5.4 Components
5.4.2 Feature Extraction: Low-Level and Medium-Level Features
Feature extraction is an extremely popular Computer Vision approach which is specially used in Image Processing problems to work with large amounts of images in an efficient manner. Since all the images in the database, no matter how similar or different their characteristics, are described using the same parameters, feature extraction also serves as a homogenization process. Moreover, it can be seen as a method of dimensionality reduction, which helps the “Curse of dimensionality” [109].
The main aim of extracting features is to collect the most descriptive but compact information from an image. It is important to notice that the selection of features is an extremely decisive task. However, it is also highly problem-dependent [56]. Different types of problems will call for different types of features and extracting and combining a vast number of diverse features will not necessarily yield better accuracy than extracting a small but representative number of features, as will be demonstrated in Chapter7and in Chapter8. For example, low-level shape features will be specially suited for tasks such as face recognition [203], while colour features might be more suited for problems such as bird classification [25]. Therefore, the aim in extracting features is to find a balance between the dimensionality of the features extracted and the quality of the information collected.
In order to work more efficiently with the ground-taken photographs, we extract low- level features from them. Moreover, we have created a new type of feature, referred to as Medium-Level Features, with the aim to extract more relevant information from the images. Consequently, the second element of our framework are the features we extract from our annotated ground-taken database.
5.4.2.1 Low Level Feature Extraction
Low-level features collect local or global statistics about different aspects of an image. Low-level visual features are one of the most popular types of features commonly ex- tracted in Image Processing problems. Extracting low-level visual features enables us
to work with a large number of high-definition photographs in an efficient and accu- rate manner. Moreover, they also allow for an easier comparison between images with different characteristics.
Commonly, low-level visual features can be divided into, at least, three groups [109]: colour features, such as colour histograms, texture features, such as the Tamura coeffi- cients [175], and shape features, such as the Hough transform [98]. However, there is a large number of other features which extract other types of relevant information, such as pattern features [148].
As mentioned in the previous section, feature selection is dependent of the problem to solve. In our case, since we are aiming to classify different types of natural habitats, we will focus on extracting colour, texture and pattern features. This is due to the fact that examining colour, texture and pattern similarities between habitats is similar to the process followed by trained ecologists when surveying a site. In particular, we have used pattern features [148] as a guideline for the behaviour of our classifier under different testing scenarios. We chose to do this because the pattern features we extract, called Colour Pattern Appearance Model (CPAM) features, have two main advantages over colour and texture features: they are more compact, with only a 128-dimension feature vector, and, at the same time, they collect a large amount of information on both the colour and pattern texture of the images. Moreover, they have obtained successful results in image classification tasks [148,151].

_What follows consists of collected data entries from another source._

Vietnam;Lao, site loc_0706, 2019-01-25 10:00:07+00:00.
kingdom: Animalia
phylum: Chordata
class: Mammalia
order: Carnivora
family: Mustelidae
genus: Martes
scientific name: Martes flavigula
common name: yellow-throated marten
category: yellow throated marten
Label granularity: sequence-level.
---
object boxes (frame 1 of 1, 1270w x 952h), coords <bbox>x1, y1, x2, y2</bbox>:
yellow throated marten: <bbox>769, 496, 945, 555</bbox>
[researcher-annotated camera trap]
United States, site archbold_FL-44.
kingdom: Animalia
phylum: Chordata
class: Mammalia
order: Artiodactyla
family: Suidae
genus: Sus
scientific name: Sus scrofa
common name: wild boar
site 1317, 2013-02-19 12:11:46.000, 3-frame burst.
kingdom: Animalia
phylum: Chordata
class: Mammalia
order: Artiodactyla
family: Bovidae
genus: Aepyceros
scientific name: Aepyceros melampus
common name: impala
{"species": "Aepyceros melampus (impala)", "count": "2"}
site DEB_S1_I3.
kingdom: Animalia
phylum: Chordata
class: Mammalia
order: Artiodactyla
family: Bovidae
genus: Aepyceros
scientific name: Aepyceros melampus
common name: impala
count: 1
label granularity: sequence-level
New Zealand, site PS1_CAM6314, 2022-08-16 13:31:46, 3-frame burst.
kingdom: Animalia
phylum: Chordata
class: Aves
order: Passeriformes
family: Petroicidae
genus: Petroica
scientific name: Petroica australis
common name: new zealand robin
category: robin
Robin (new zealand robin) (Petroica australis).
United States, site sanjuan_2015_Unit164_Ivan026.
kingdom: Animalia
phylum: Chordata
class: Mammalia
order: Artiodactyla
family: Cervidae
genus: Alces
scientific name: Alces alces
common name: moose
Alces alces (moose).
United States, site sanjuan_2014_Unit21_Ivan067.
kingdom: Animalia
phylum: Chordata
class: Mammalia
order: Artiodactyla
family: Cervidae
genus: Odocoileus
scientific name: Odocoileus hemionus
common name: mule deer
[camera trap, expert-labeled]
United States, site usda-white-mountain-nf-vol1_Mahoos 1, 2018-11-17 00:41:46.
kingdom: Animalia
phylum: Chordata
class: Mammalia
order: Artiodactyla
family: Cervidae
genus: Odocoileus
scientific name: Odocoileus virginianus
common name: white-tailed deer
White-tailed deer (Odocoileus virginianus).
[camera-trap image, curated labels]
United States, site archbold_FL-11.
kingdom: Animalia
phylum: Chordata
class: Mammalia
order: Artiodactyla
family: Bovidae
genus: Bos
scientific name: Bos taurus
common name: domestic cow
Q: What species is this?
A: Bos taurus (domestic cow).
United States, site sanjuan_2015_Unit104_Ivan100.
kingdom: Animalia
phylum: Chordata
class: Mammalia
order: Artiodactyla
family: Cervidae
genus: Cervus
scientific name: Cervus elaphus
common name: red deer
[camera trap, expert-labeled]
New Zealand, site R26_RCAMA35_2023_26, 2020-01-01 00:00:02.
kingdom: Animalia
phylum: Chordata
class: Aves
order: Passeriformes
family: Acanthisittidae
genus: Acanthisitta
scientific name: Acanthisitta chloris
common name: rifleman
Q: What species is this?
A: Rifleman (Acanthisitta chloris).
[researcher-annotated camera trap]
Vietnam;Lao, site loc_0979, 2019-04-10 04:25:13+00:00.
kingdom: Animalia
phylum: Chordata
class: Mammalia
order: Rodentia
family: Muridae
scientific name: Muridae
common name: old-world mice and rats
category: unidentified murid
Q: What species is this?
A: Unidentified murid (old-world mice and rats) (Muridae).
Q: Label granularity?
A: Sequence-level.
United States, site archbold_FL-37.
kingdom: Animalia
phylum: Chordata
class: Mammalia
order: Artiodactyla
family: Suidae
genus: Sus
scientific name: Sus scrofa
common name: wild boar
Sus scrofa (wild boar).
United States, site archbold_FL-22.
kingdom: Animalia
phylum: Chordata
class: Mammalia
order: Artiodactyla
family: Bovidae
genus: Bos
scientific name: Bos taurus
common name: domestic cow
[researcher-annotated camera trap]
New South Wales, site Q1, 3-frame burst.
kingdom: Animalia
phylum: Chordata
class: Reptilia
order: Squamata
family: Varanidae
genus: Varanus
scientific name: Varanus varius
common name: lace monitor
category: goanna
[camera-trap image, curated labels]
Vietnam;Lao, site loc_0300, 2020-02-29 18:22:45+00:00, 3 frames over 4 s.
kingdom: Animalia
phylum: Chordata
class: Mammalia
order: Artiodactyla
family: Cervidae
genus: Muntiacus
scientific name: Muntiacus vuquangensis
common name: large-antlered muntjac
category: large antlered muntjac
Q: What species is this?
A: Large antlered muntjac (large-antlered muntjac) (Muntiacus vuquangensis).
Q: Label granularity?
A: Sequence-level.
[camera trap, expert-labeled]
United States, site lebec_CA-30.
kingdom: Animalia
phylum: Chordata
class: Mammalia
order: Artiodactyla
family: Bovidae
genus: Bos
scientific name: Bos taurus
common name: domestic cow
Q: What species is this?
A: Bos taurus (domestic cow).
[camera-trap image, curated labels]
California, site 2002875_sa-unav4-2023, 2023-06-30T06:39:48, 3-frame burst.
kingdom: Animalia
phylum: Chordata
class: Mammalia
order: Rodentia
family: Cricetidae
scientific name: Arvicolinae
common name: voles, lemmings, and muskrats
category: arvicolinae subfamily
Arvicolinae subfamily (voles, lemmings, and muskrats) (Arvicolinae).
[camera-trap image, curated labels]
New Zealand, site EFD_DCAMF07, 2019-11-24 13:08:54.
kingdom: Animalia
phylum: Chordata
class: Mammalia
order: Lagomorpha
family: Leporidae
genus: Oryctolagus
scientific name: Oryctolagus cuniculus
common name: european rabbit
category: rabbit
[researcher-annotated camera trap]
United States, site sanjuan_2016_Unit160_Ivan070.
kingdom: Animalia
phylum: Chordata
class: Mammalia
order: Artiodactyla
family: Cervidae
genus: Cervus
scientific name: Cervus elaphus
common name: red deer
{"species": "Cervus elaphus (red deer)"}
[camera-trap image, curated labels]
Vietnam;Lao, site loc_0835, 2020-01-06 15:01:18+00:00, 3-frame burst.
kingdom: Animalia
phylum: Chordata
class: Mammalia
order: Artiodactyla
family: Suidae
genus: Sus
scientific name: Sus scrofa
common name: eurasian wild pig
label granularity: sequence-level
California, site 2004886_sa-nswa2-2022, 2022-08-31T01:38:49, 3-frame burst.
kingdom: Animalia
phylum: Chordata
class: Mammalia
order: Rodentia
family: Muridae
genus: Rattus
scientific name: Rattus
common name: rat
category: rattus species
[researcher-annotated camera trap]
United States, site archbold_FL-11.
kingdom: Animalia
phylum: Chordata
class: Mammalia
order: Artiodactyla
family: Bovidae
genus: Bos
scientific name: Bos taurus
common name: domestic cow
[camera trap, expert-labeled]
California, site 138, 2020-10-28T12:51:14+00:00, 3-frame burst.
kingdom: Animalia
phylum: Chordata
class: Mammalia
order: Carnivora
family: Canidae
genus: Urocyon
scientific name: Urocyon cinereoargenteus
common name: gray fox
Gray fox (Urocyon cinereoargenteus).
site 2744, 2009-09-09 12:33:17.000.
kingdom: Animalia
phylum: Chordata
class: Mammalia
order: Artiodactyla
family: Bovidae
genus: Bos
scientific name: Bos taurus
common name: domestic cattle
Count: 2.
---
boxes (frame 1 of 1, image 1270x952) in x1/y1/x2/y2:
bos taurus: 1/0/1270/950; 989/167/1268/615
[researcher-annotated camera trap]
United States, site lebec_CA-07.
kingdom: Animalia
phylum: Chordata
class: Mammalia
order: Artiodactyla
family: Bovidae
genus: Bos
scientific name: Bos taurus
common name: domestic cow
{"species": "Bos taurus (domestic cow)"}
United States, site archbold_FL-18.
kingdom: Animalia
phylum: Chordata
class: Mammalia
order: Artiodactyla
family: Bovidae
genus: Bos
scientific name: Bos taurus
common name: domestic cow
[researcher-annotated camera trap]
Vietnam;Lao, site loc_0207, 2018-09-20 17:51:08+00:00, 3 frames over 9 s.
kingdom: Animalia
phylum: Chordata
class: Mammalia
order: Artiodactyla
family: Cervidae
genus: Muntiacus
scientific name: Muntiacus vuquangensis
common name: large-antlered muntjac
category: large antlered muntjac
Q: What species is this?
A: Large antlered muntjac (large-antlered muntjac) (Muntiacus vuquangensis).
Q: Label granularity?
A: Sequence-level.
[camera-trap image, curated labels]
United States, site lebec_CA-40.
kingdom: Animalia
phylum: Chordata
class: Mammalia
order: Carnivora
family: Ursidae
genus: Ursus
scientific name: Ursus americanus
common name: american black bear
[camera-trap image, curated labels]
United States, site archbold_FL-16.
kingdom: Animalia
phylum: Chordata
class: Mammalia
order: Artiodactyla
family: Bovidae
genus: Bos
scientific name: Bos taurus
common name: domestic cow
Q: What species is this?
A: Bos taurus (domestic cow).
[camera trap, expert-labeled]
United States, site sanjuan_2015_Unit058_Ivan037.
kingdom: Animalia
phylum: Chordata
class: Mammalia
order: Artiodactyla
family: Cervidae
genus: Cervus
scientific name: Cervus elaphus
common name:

Low-level visual features are one of the components of the ground-taken photograph databases we have created as part of this thesis. Consequently, low-level feature extrac- tion will be described in more detail in Chapter6.
5.4.2.2 Medium Level Feature Extraction
While low-level features have been proven to be effective for image classification and image annotation tasks [169], they have some limitations with regards to the type of information they can effectively extract. In particular, low-level features are not suitable for the extraction of higher level or semantic information which can be crucial when classifying FGVC problems. This entails that objects that are easily identifiable to humans, might be complicated for computers to differentiate due to their similar visual properties. This is normally referred to as the “semantic gap” problem [18]. For example, a human can easily differentiate between a water habitat (class G) and the sky. However, given their similar colour, texture and pattern properties, it might be more difficult for a computer to classify both correctly, as will be shown in Chapter7. Semantic features
were developed as a medium to bridge the semantic gap and to include higher level information in the decision-making process.
In our case, semantic features can be very useful when automatically classifying habitats. In order to include higher-level information, we create and extract a second type of feature: medium-level features, which are the third contribution of this thesis. We also refer to them as medium-level knowledge. We follow the method described in [151] to incorporate medium-level information in the classification process using a Human-in- the-Loop approach.
To collect this medium-level knowledge, users were shown photographs from the Habitat 1K or Habitat 3K dataset and they were asked twenty three yes-or-no questions about the different types of natural objects that they can identify within the images. These natural objects included: trees with leaves, trees without leaves, trees with and without leaves, bushes, grass with flowers or non-uniform grass, uniform grass, reed, fern, herbs, heath, water, crops, boundaries, walls, fences, the sky, other (i.e. cars, people, buildings, animals). Along with the answer to each question, users are asked to measure the degree of confidence they have on their own assessment, which ranged from 0(not sure at all) to 5 (completely sure).
Medium-level knowledge and medium-level features will be described in full detail in Chapter 8.